Most Americans in blue-collar work (and many in white-collar work) do not have employers that offer them the degree of personhood and agency that I enjoyed at that small neighborhood liquor store. Rather, they work for the sort of ghouls who think employees don’t need bathroom breaks or who surveil their employees with invasive machines and software that monitor everything from their location when they are working remotely to how quickly they are picking items from warehouse shelves. Indeed, in some kind of grim, bleak irony befitting our age, working for some of America’s largest companies is increasingly dangerous—which, given the dysfunction in our nation’s health system, can create stress on a family not only due to the injury but also because of out-of-control medical bills. Far from strengthening the families of these injured workers, work may well be one of the greatest threats to the family’s life.

In fact, Amazon is supporting efforts to raise the minimum wage because they already pay something like $15/hour (or more) to many workers and they know that a higher nation-wide wage would likely give America’s behemoths yet another advantage over family-owned small businesses who will have a much harder time affording a $15/hour wage for their employees.

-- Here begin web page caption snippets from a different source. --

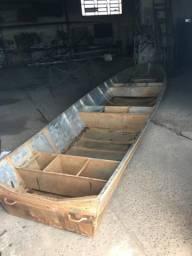 Barco de alumínio de 6 metros - 2002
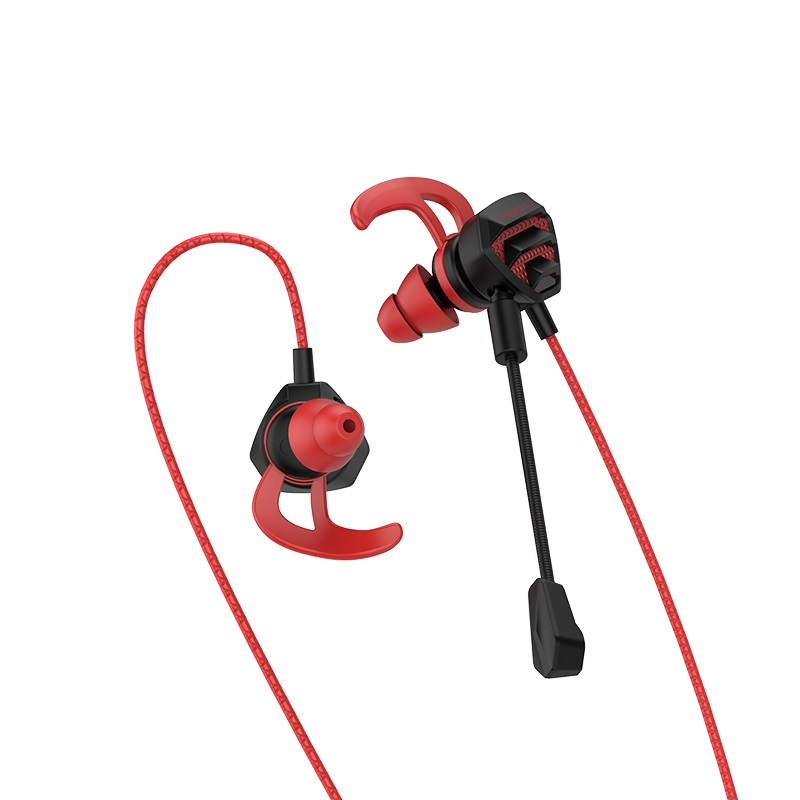 m45 promenade universal earphones with mic ear hook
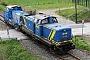 """MaK 1000388 - MWB """"V 1354"""" 27.04.2012 - Kiel-FriedrichsortBerthold Hertzfeldt"""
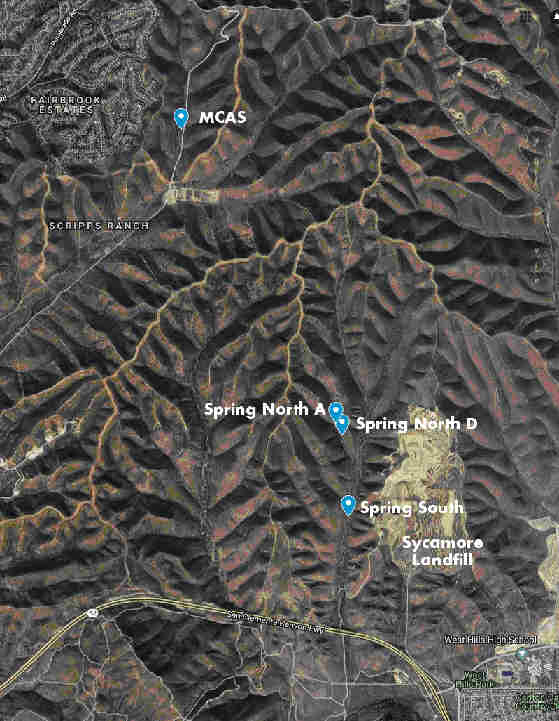 "Figure 1. Willowy Mint sites. We get to the three Spring Canyon sites through Mission Trails Regional Park, and the San Clemente Canyon (MCAS) site through the military base. My home (Appendix) is below the T in ""Fairbrook Estates""."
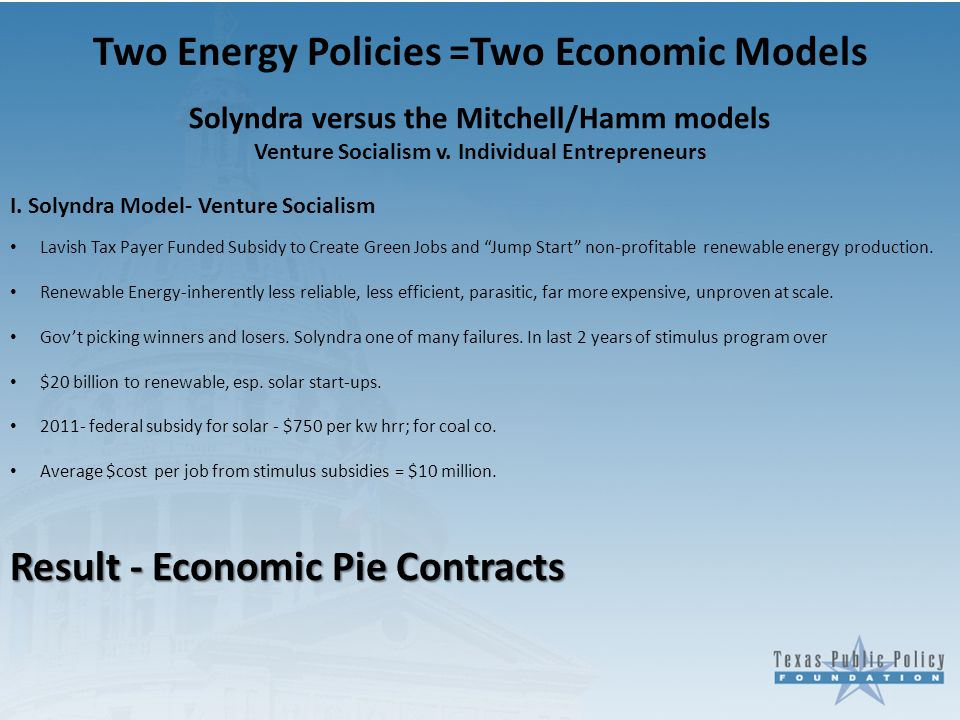 Two Energy Policies =Two Economic Models Solyndra versus the Mitchell/Hamm models Venture Socialism v.
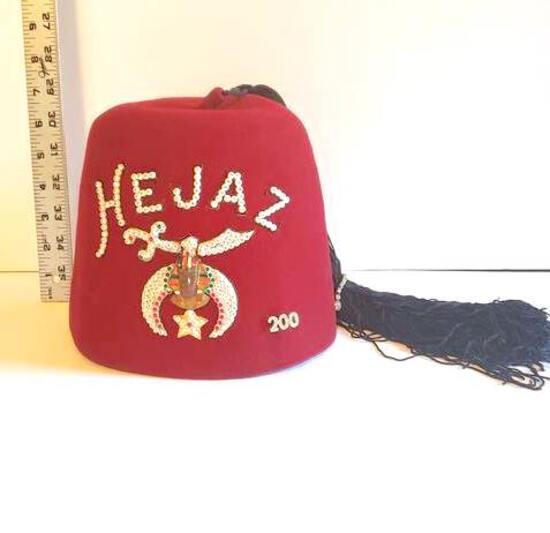 Hejaz Shriners Vintage Iconic Burgundy Wool Fez Hat
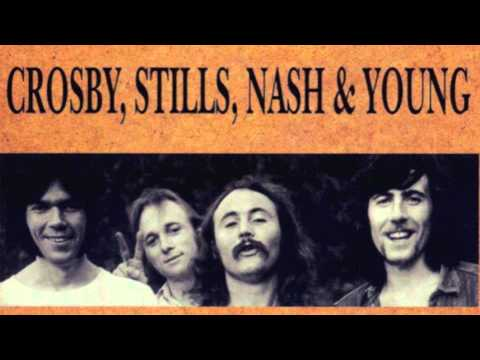 Crosby, Stills, Nash, & Young- Ohio (Marvel Years Remix)
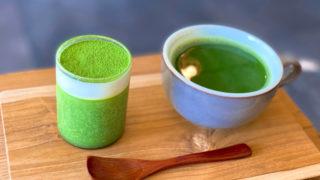 吉祥寺「Capoon(カプーン)抹茶製造所」の抹茶プリン5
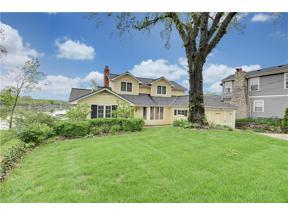 Property for sale at 20 F Street, Lake Lotawana,  Missouri 64086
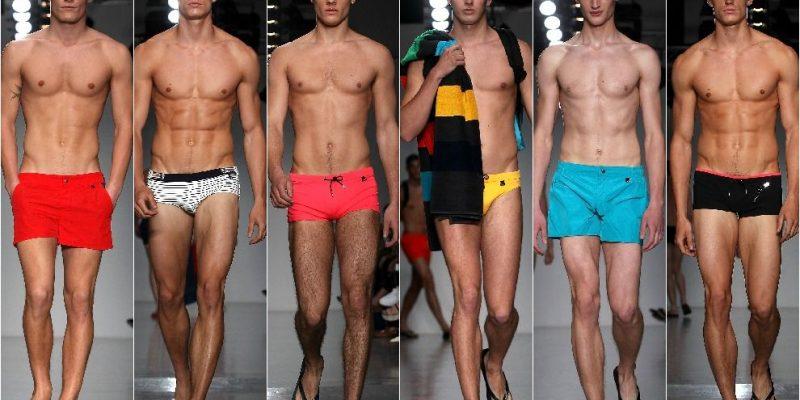 Los trajes de baño que te harán lucir mejor este verano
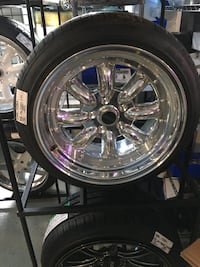 Chrome MSR 17 inch 2 piece wheels 5x114.3 BRAND NEW WAS $1999.99 NOW $1299.99!  Indianapolis, 46227
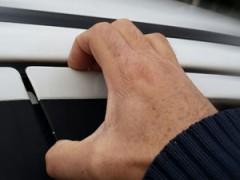 قطعه مخصوص جلوگیری از خم شدن درب 206 و رانا ضدسرقت وازگن vazgen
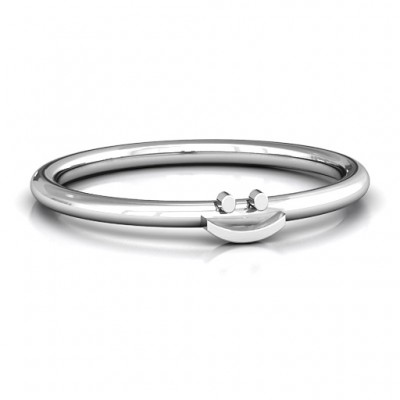 Stackr Symbol Ring - Crafted By Birthstone Design™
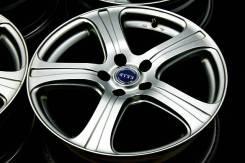 Bridgestone FEID. 7.5x18, 5x114.30, ET42, ЦО 73,0мм.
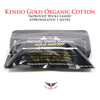 Kendo Gold Organic Cotton Kendo Gold Edition Kendo Gold Cotton Kendo Japanese vape cotton
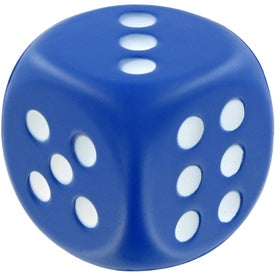 Dice Stress Toy with Your Logo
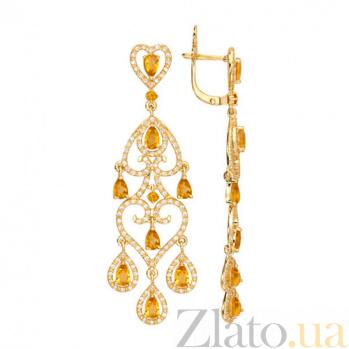 Удлиненные серьги из желтого золота с желтым цирконием Паулина VLT--ТТТ2410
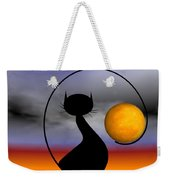 Mooncat's Waiting  Weekender Tote Bag
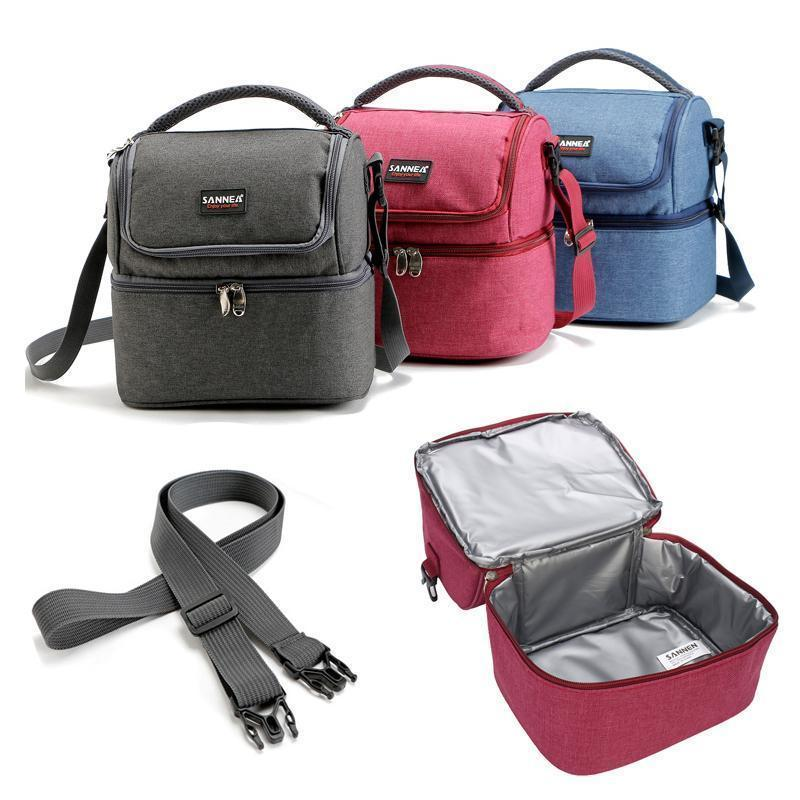 Insulated Double Decker Lunch Bag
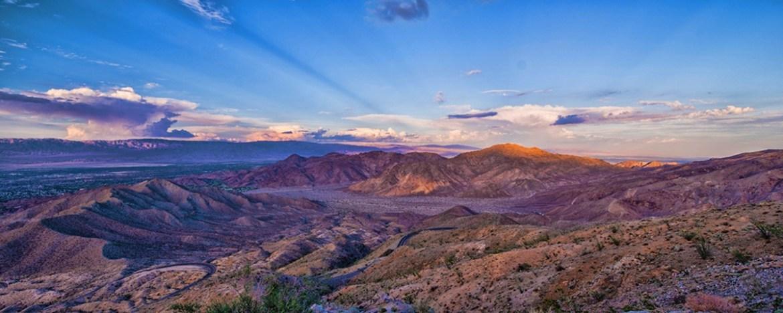 Coachella Valley California Highlights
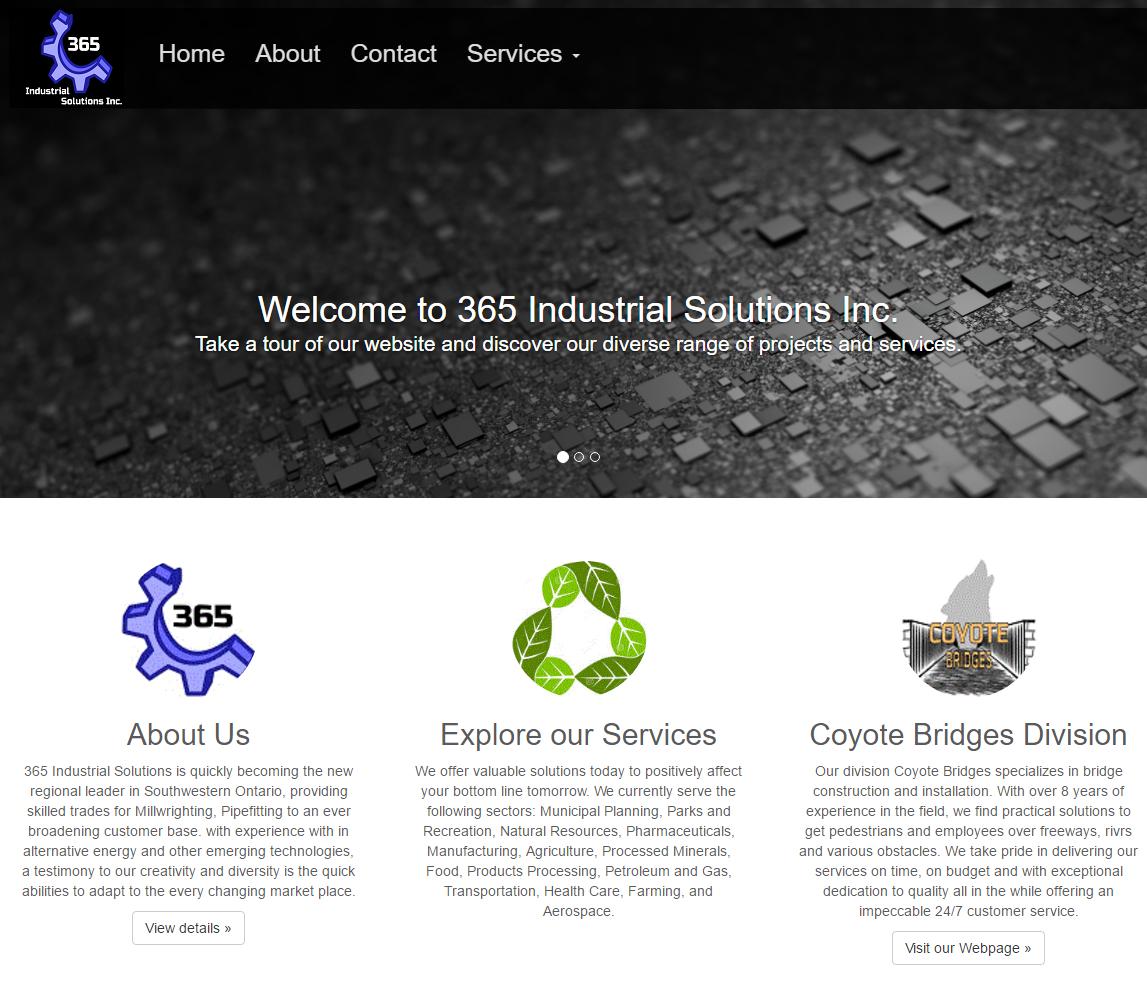 Bootstrap Custom Design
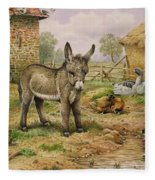 Donkey And Farmyard Fowl  Fleece Blanket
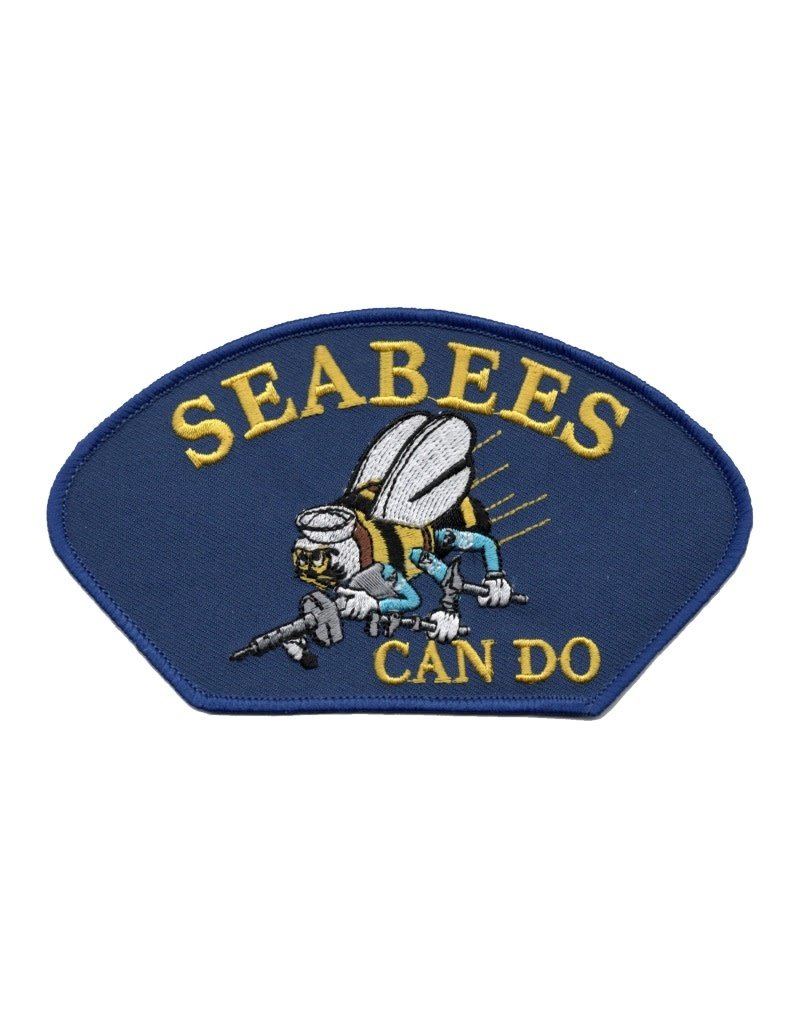 """MidMil Embroidered Seabees Can Do Patch with Emblem 5.2"""" wide x 2.8"""" high Royal Blue"""
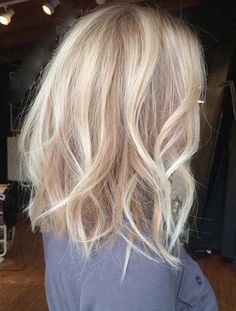 Stylish Womens hairstyles 2016 will make you look not only chic but sassy as well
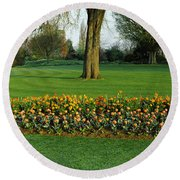 Tulips In Hyde Park, City Round Beach Towel by Panoramic Images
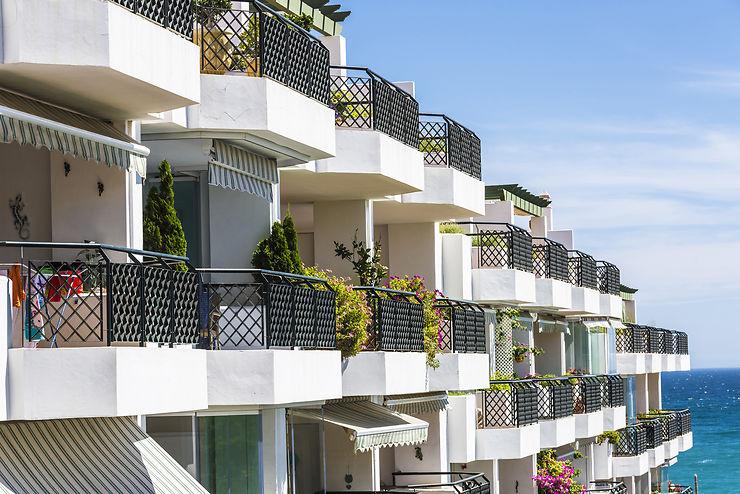 La location d'appartement pour les vacances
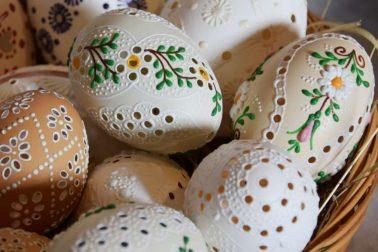 Vajíčka_03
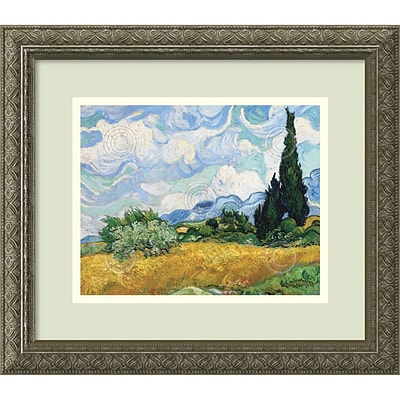 Amanti Art Vincent van Gogh Wheatfield with Cypresses Framed Art Print 16 x 14 (DSW2967067)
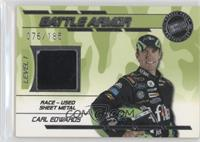 Carl Edwards /185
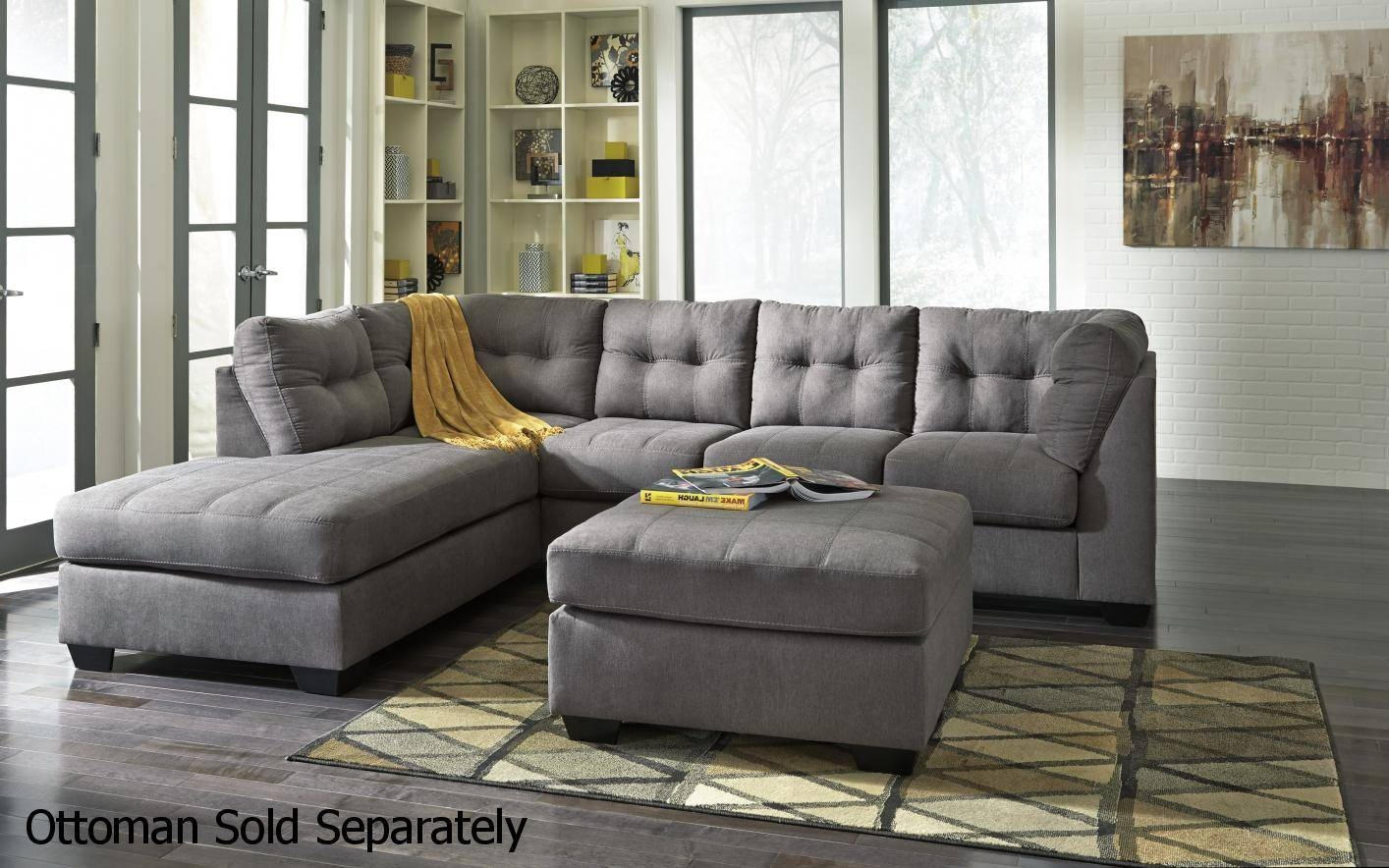 Grey Fabric Sectional Sofa - Steal-A-Sofa Furniture Outlet Los within Sectional Sofas Los Angeles (Image 9 of 25)
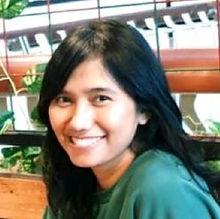 Dr. Kartina Sury.jpg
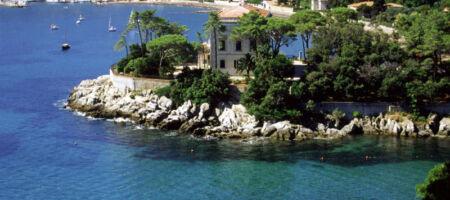 Sailboat Holiday Tuscan Archipelago Giannutri Capraia Giglio Castello Elba Island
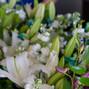 The Bride's Bouquet 26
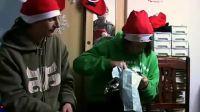 2010圣诞节-科林-最浪漫的圣诞礼物(下)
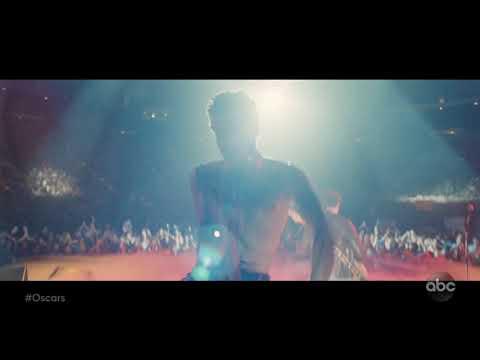 Queen and Adam Lambert open the Oscars Mp3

If Sens. Rubio and Lee’s objection to child allowances is going to be something more than a de facto shove out of the household and into the strangling arms of Amazon or some other faceless mega corporation, then their call to tie family aid to work must also come with a renewed effort to protect American workers from workplace surveillance as well as other forms of abusive workplace behavior practiced by many of America’s largest employers. It must come with a robust defense of workers rights and quite possibly a commitment to try and help smaller, family-owned businesses have a better chance at surviving during an era when such firms face more challenges than ever. It must come with a commitment to advancing a paid family leave plan, something Rubio has attempted in the past and should return to, and a renewed commitment to re-establishing American unions as a valuable tool for protecting American workers. It must come, in short, with a commitment to restoring the personhood of American workers. Rubio needn’t repudiate his commitment to common good capitalism to do any of these things; he just needs a greater accent on the “common good” part of the equation.

Absent a commitment to that difficult and complex work of reforming the American workplace, I think simply giving families money and not objecting when some use that money to opt out of alienating wage slavery is the next best thing.